Work required |
Can you reproduce the stretch of records below, from the line containing "How far is (123,238)" through the line containing "0.48 metres", changing "photographer" to "camera operator" and leaving everything else as it is?

:: Available data ::

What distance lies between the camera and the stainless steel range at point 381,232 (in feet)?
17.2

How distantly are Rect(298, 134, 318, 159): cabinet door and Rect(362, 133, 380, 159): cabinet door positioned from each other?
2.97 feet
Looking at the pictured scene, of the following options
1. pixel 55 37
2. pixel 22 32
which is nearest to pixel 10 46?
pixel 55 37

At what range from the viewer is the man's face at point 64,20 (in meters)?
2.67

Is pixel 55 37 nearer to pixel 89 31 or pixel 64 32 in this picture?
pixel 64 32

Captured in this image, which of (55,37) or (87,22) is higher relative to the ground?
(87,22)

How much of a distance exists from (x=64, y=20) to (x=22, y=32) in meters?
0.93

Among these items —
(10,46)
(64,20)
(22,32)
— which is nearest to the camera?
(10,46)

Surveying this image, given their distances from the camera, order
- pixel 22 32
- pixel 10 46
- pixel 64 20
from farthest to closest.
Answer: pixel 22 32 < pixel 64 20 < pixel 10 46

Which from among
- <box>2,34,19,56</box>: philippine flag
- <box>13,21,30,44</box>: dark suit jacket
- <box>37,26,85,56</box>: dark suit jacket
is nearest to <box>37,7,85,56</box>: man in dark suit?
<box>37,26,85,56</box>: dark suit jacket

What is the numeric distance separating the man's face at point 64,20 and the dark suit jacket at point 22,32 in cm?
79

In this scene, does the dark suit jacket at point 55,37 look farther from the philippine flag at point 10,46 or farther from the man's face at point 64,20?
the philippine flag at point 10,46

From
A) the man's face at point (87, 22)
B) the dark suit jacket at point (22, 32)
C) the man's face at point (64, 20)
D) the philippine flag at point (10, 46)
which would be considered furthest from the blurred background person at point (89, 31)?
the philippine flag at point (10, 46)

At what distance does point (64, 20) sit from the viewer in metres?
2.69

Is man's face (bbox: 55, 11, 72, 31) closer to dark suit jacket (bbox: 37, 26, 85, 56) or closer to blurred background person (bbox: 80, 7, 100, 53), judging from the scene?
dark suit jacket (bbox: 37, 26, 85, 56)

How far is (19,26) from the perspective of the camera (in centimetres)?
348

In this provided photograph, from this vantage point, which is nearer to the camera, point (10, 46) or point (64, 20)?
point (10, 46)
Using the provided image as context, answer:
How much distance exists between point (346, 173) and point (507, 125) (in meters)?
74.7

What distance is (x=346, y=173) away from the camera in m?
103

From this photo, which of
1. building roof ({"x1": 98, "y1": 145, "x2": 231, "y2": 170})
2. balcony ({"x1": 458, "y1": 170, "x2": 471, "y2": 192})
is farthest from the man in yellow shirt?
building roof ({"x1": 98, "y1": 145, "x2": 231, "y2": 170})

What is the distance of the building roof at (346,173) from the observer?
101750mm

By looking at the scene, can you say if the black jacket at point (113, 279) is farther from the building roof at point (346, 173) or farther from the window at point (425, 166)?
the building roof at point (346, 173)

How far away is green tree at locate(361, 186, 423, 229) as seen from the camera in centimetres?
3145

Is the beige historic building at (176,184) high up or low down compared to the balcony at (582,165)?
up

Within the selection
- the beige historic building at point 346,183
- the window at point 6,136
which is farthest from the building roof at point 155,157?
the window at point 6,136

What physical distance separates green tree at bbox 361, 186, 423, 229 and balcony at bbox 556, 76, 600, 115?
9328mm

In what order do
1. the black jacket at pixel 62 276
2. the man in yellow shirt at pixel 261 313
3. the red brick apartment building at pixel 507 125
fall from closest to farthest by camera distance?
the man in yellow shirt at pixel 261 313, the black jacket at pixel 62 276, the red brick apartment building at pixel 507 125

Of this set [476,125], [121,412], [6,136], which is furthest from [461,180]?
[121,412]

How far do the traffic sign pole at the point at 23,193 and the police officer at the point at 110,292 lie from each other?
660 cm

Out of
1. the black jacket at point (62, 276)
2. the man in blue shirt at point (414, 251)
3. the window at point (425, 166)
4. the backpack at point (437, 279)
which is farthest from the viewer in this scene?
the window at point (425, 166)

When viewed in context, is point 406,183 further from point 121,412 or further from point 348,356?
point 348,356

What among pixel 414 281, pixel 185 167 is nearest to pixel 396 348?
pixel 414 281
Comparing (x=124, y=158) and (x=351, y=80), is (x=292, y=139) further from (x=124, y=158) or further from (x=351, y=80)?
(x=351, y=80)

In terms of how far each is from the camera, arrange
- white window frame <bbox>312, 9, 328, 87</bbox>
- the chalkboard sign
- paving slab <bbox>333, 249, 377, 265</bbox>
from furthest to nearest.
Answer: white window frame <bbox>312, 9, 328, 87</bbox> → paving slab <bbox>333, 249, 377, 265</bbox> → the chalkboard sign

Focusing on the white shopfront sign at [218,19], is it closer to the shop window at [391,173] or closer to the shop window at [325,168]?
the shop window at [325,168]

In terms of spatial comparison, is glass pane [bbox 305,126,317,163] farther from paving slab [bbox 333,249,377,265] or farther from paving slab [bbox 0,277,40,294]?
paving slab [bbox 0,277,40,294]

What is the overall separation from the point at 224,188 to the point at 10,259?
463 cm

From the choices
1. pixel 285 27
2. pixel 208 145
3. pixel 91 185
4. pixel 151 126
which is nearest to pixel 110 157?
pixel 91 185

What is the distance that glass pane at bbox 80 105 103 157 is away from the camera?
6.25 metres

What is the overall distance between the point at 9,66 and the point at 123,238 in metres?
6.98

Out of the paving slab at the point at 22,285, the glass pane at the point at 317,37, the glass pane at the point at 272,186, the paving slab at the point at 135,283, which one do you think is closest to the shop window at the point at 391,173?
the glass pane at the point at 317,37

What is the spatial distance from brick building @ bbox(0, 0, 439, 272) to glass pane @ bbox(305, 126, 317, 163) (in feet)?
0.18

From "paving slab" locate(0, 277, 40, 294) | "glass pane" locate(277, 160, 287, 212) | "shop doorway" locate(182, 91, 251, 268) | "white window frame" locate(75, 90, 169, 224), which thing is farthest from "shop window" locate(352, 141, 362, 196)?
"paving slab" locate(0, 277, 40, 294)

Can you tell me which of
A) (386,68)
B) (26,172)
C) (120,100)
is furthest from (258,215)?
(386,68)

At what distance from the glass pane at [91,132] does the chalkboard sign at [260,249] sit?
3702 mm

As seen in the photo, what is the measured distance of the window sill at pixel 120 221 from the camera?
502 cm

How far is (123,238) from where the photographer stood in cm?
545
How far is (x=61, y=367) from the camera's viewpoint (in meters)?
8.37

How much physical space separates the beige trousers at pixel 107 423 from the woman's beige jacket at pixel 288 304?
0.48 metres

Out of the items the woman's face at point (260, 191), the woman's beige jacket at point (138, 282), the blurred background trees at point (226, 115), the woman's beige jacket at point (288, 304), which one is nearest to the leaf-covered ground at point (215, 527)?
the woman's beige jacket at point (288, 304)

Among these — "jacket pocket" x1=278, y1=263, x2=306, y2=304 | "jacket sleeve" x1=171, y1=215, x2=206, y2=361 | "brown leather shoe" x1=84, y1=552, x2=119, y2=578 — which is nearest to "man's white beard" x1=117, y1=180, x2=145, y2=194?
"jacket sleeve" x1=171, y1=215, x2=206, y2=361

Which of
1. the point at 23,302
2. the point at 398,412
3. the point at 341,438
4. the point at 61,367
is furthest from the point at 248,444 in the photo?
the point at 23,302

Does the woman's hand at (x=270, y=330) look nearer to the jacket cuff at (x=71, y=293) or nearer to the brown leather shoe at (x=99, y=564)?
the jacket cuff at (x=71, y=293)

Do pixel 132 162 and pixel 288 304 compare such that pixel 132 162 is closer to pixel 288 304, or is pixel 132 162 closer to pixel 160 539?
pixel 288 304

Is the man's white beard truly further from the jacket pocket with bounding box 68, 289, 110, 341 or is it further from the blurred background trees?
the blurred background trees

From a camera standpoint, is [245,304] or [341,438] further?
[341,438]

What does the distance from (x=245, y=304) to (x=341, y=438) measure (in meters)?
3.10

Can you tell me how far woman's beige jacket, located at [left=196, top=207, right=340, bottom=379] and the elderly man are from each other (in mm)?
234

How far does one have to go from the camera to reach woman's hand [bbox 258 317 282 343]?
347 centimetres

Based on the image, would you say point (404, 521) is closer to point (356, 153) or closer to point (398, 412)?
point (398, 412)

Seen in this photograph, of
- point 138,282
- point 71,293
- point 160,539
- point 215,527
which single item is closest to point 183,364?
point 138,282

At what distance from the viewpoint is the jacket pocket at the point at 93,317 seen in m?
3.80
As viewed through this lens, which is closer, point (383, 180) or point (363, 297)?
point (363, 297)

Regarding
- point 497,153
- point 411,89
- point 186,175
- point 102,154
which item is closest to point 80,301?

:::

Completed task |
How far is (123,238) from where the camera operator stood in cm?
545
How far is (x=61, y=367) from the camera's viewpoint (in meters)?
8.37

How much physical space separates the beige trousers at pixel 107 423 from the woman's beige jacket at pixel 288 304?
0.48 metres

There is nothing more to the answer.